General information
- Type: Ultralight trike
- National origin: United States
- Manufacturer: Mountaineer Trikes
- Status: Production completed, company out of business 1998

= Mountaineer Trikes Mite-Lite =

The Mountaineer Trikes Mite-Lite is a family of American flying wing ultralight trikes that was designed and produced by Mountaineer Trikes. The aircraft were supplied as a kit for amateur construction.

==Design and development==
The Mite-Lite was designed to comply with the US FAR 103 Ultralight Vehicles rules, including the category's maximum empty weight of 254 lb. The Mite-Lite has a standard empty weight of 200 lb. It features a cable-braced hang glider-style high-wing, weight-shift controls, a single-seat, open cockpit, tricycle landing gear and a single engine in pusher configuration.

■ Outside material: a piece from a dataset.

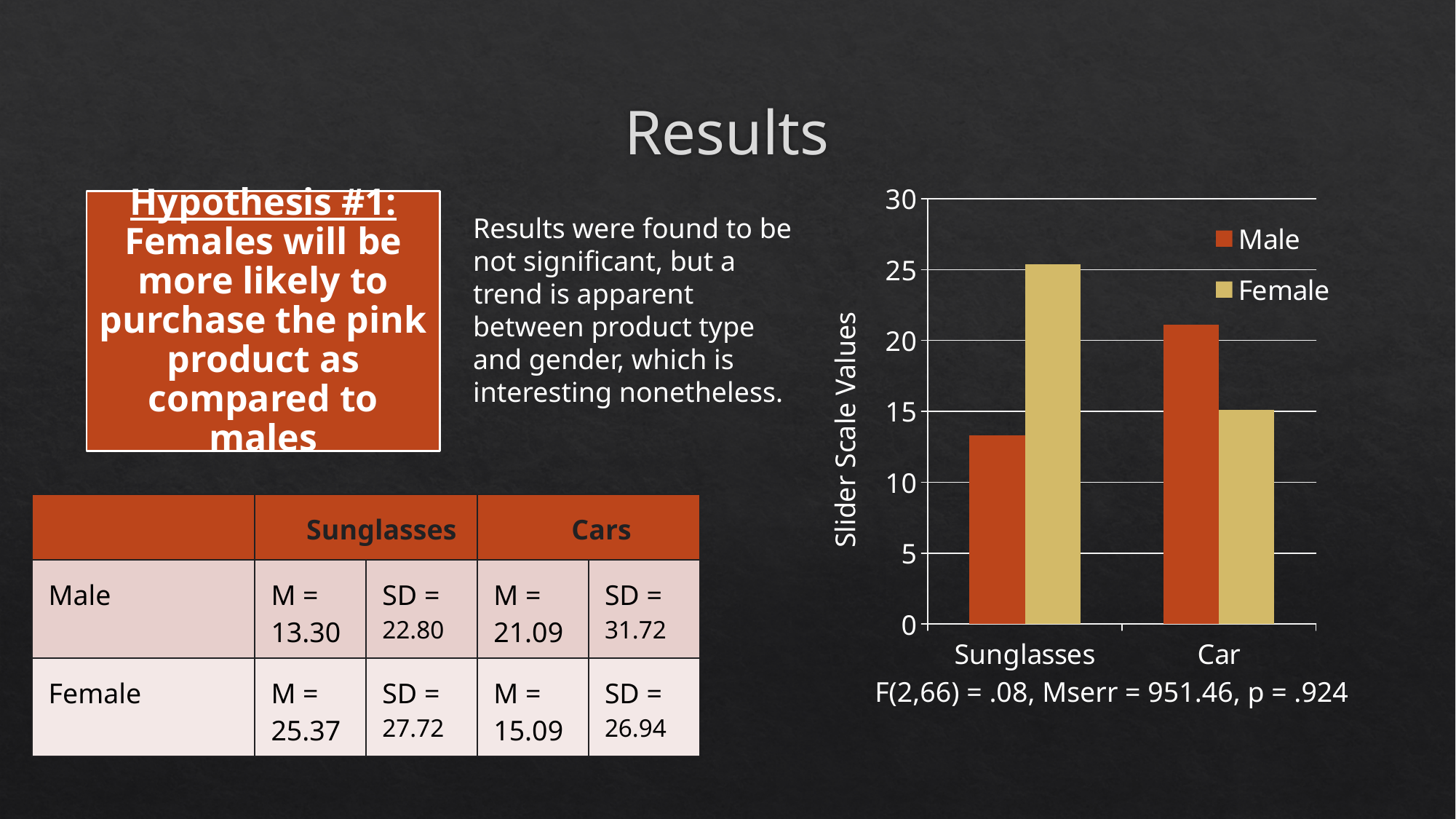
How many series does the chart legend list? 2 For Car, which series has the larger value, Male or Female? Male How many product categories are shown on the x axis of the chart? 2 Is the Female value for Sunglasses greater or less than 20? greater For Sunglasses, which series has the larger value, Male or Female? Female What kind of chart is shown on the slide? bar chart Which bar in the chart is the highest? Female, Sunglasses Is the Male value for Sunglasses greater or less than 15? less What is the label of the chart's y axis? Slider Scale Values Which series is shown in the yellow/tan colour in the chart? Female Is the Female value for Car greater or less than 20? less Which bar in the chart is the lowest? Male, Sunglasses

The Mite-Lite is very minimalist lightweight trike, made from bolted-together aluminum tubing, with its single surface wing covered in Dacron sailcloth. Its wing is supported by a single tube-type kingpost and uses an "A" frame control bar. The wing is a large 205 sqft area and is suitable for power-off soaring flight. The aircraft can be disassembled by one person in 45 minutes for ground transportation on a car top or for storage. The factory standard powerplant supplied with the Mite-Lite was the 28 hp Rotax 277 single cylinder, two-stroke aircraft engine.

Production of all models ended when the company went out of business in 1998.

==Variants==
- Mite-Lite
Initial model, 28 hp Rotax 277 engine
- Solo 175
Improved model, 50 hp Rotax 503 engine. 25 reported as flying by 1998.
- Dual 175
A Solo 175 with a second seat fitted, 50 hp Rotax 503 engine. Ten reported flying by 1998.